+++ DATASET RECORDS +++

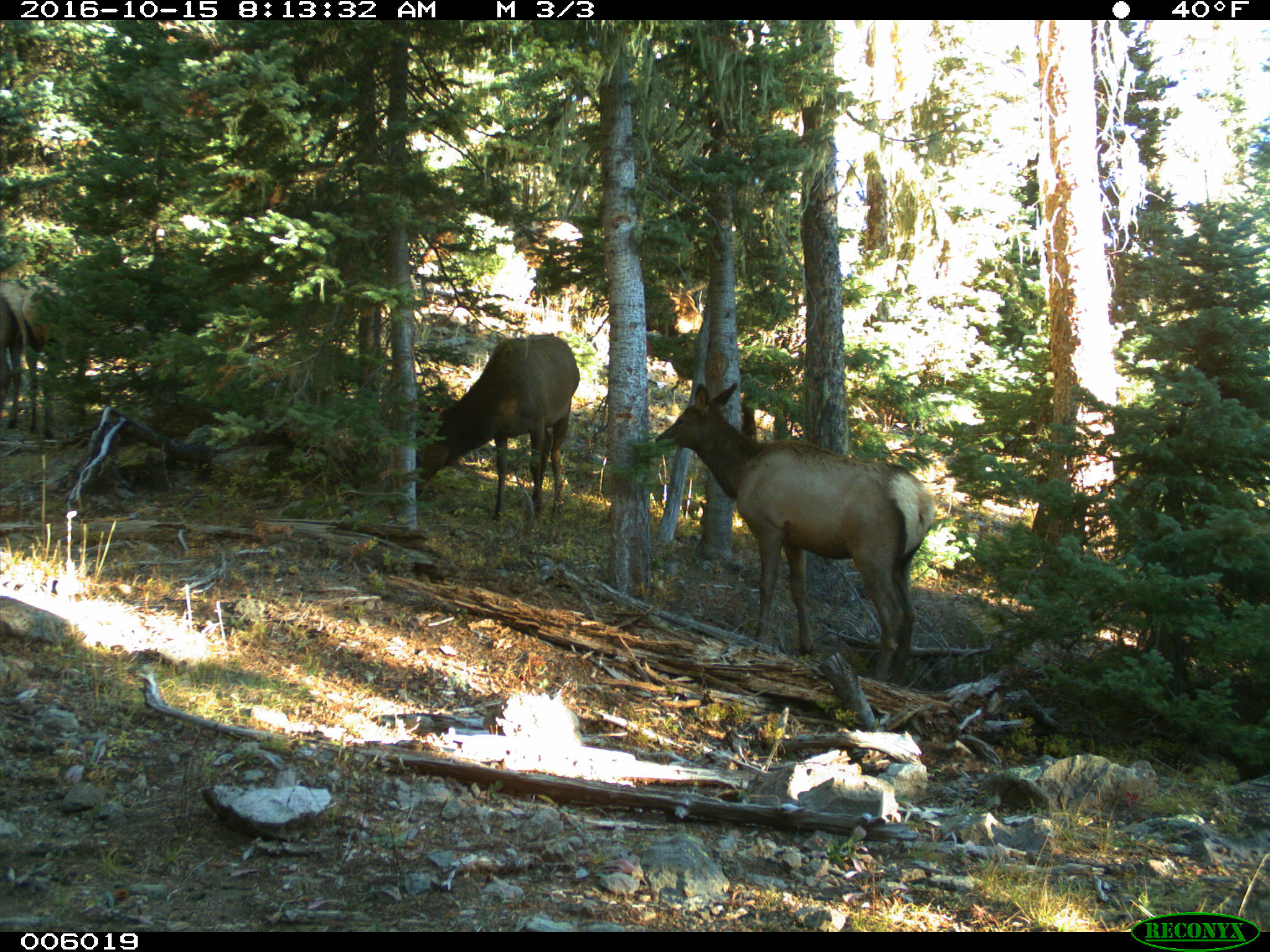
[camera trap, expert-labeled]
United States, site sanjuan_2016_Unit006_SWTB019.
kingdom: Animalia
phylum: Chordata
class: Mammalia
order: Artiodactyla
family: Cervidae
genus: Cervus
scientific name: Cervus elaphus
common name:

+++

**EXERCISE OBJECTIVE**
Only one stretch of the data is wanted: the lines from the one with "kingdom: Animalia" through the last, repeated exactly.

**WRITTEN RESPONSE**
kingdom: Animalia
phylum: Chordata
class: Mammalia
order: Artiodactyla
family: Cervidae
genus: Cervus
scientific name: Cervus elaphus
common name:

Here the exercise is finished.